Text excerpt =
++++++++++

Let's create some language models of different orders from *Pride and Prejudice*.

In [8]:
ngram0 = NgramModel(sequences[:max_sequences], order=0)

['Chapter', '1', 'It', 'is', 'a', 'truth', 'universally', 'acknowledged', ',', 'that', 'a', 'single', 'man', 'in', 'possession', 'of', 'a', 'good', 'fortune', ',', 'must', 'be', 'in', 'want', 'of', 'a', 'wife', '.', '[END]']
Context:                                                    Next: Chapter
Context:                                                    Next: 1
Context:                                                    Next: It
Context:                                                    Next: is
Context:                                                    Next: a
Context:                                                    Next: truth
Context:                                                    Next: universally
Context:                                                    Next: acknowledged
Context:                                                    Next: ,
Context:                                                    Next: that
Context:                                                   

In [9]:
ngram1 = NgramModel(sequences[:max_sequences], order=1)

['[START]', 'Chapter', '1', 'It', 'is', 'a', 'truth', 'universally', 'acknowledged', ',', 'that', 'a', 'single', 'man', 'in', 'possession', 'of', 'a', 'good', 'fortune', ',', 'must', 'be', 'in', 'want', 'of', 'a', 'wife', '.', '[END]']
Context: [START]                                            Next: Chapter
Context: Chapter                                            Next: 1
Context: 1                                                  Next: It
Context: It                                                 Next: is
Context: is                                                 Next: a
Context: a                                                  Next: truth
Context: truth                                              Next: universally
Context: universally                                        Next: acknowledged
Context: acknowledged                                       Next: ,
Context: ,                                                  Next: that
Context: that                                   

In [10]:
ngram2 = NgramModel(sequences[:max_sequences], order=2)

['[START]', '[START]', 'Chapter', '1', 'It', 'is', 'a', 'truth', 'universally', 'acknowledged', ',', 'that', 'a', 'single', 'man', 'in', 'possession', 'of', 'a', 'good', 'fortune', ',', 'must', 'be', 'in', 'want', 'of', 'a', 'wife', '.', '[END]']
Context: [START] [START]                                    Next: Chapter
Context: [START] Chapter                                    Next: 1
Context: Chapter 1                                          Next: It
Context: 1 It                                               Next: is
Context: It is                                              Next: a
Context: is a                                               Next: truth
Context: a truth                                            Next: universally
Context: truth universally                                  Next: acknowledged
Context: universally acknowledged                           Next: ,
Context: acknowledged ,                                     Next: that
Context: , that                      

**Q1.** Create a `perplexity` function that can takes two arguments: a.) a model of *any* ngram order (from the class above); and b.) a sequence to calculate perplexity for.  You'll recall from class that perplexity under a particular language model for sequence $w$ is given by the following equation:

$$
\textrm{perplexity}_{model}(w) = \exp\left(-{1 \over N} \sum_{i=1}^N \log P_{model}(w_i) \right)

++++++++++

Data section =
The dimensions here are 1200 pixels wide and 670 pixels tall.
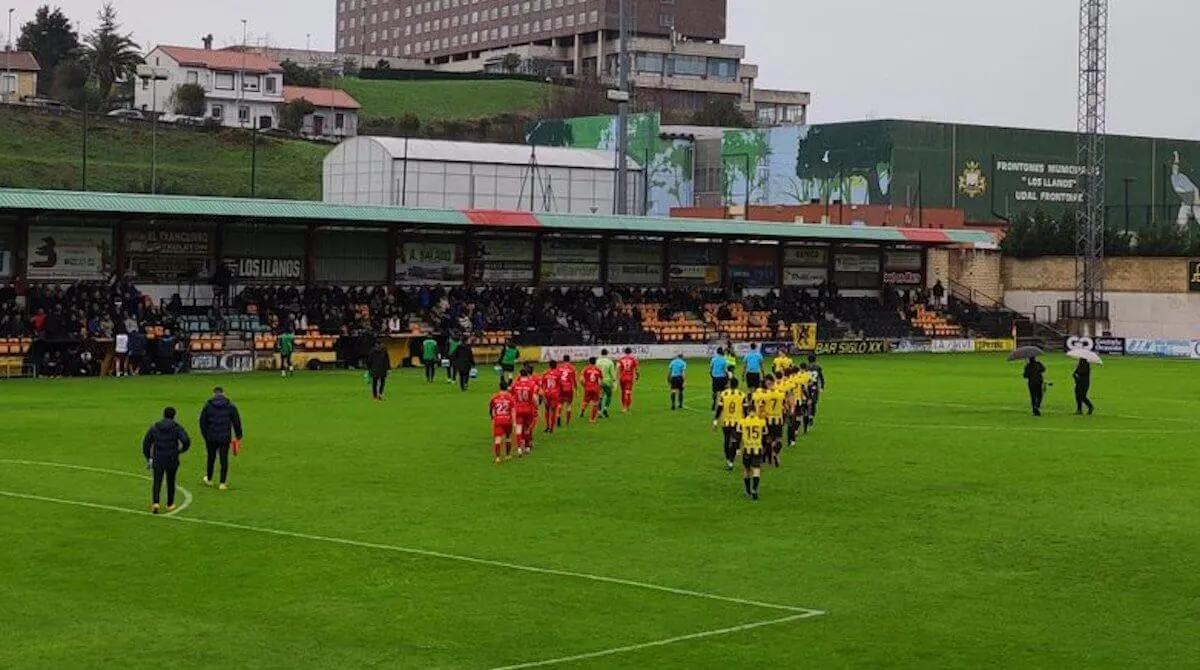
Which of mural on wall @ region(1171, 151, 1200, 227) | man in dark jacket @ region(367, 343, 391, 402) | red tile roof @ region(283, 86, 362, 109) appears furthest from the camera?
red tile roof @ region(283, 86, 362, 109)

++++++++++

To be done = Translate this sentence from the excerpt on n-gram language models into Spanish: "Let's create some language models of different orders from Pride and Prejudice."

Exercise response = Vamos a crear algunos modelos de lenguaje de distintos órdenes a partir de Orgullo y prejuicio.